For Today I Am a Boy Imagery

For Today I Am a Boy Imagery

A hometown

Fort Michel had a population of “thirty thousand people” and was of “an awkward, middling size, large enough that you waited in a line with strangers at the grocery store.” It was the place “small enough to count each business: the one butcher, the one Chinese restaurant, the old theater and the new theater, the good bar and the bad bar.” It was “not a small town,” but “if every man, woman, and child came out of their home at the same time,” they couldn’t have filled “a football stadium.” This imagery evokes a feeling of melancholy.

Escape

She starts “walking faster.” She feels the house is “chasing her, accusing her; its shabbiness and empty rooms are an indictment of her character.” Three bedrooms “crammed onto one floor, growing off the combined kitchen – living room like tumors.” “Gravel in the front,” “woods beginning quickly in the back.” This imagery is suffocating.
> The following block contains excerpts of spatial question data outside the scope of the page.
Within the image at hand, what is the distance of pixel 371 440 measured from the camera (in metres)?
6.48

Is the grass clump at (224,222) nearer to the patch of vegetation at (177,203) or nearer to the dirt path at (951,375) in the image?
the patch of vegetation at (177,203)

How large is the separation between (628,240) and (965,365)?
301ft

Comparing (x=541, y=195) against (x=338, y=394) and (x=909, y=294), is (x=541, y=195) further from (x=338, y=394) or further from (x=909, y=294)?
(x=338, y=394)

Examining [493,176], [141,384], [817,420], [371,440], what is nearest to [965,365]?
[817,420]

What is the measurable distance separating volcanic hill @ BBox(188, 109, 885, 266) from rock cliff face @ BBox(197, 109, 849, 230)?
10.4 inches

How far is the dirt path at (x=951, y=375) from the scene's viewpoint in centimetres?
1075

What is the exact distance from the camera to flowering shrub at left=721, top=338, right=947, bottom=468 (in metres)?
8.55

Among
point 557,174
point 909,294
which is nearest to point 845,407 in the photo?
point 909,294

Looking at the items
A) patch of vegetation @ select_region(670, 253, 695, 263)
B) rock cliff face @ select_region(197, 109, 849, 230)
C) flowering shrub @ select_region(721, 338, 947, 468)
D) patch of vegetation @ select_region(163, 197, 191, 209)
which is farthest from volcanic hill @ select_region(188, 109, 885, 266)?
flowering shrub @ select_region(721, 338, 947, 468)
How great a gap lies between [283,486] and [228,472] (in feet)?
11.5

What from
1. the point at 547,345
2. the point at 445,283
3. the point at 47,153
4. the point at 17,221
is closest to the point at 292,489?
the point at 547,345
Peter’s mother can’t forget her old life and get used to a new strange country. She is a stranger in her own house. There is no escape from there, for she has nowhere to go.

That fantasy

One of the memories that Peter has from school is an assignment to draw a picture “What I Want to Be When I Grow Up.” The teacher had written “several suggestions on the board: doctor, astronaut, policeman, scientist, businessman, and Mommy.” He drew himself “as a Mommy.” He thought of “the mommies in the magazine ads and picture books, always bending at the waist over their tied aprons with their breasts on display.” Those mommies were “serving pancakes, wrapping presents, patting the heads of puppies, vacuuming sparkling-clean floors.” He wanted to be “a Mommy.” This imagery evokes a feeling of loneliness, for there is no one near him for the boy to confide in.